Travail demandé:
Selon l'extrait source, quelle plateforme a choisi de réintégrer les travaux antérieurs de Sébastien Vaniček ?

Extrait source:
╭──
[rEVIOWZ] Mayday, Crocs, Pas Bouger & Holo – Les obsessions de Sébastien Vaniček

Le fascinant Vermines de Sébastien Vaniček a suscité un tel enthousiasme que Shadowz a judicieusement décidé de réintégrer ses travaux précédents sur sa plateforme. En effet, avant les redoutables araignées, l’univers du réalisateur se frayait un chemin vers le grand écran par l’aviation, les chiens, et surtout, la carte Dracaufeu. Cette dernière référence peut sembler humoristique, mais je vous assure que cette blague est l’un des courts-métrages les plus surprenants qu’il nous ait été donné de découvrir.
╰──
Données enregistrées:
╭──
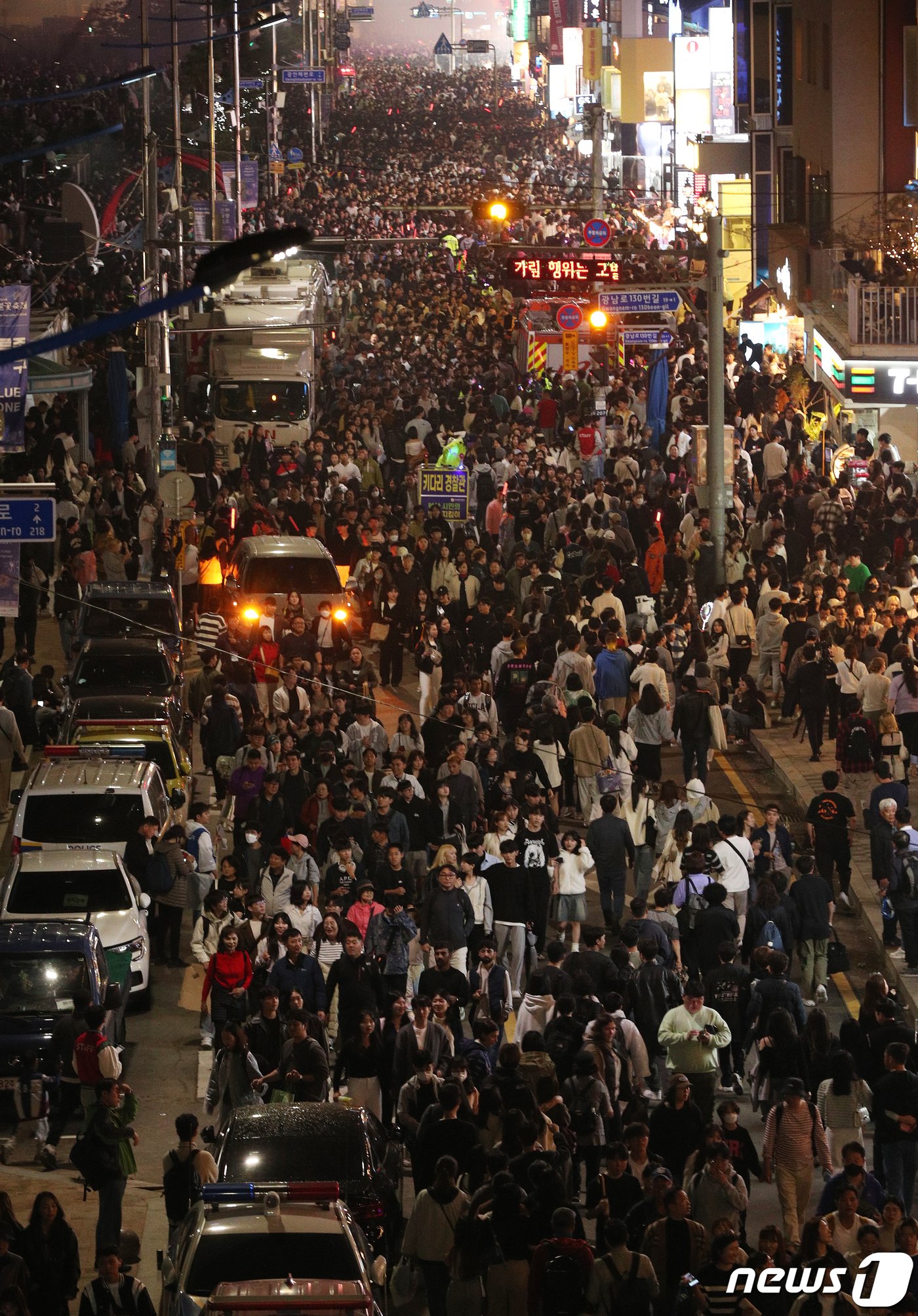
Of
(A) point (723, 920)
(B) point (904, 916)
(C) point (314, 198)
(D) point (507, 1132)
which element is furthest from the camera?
╰──
Réponse attendue:
Shadowz.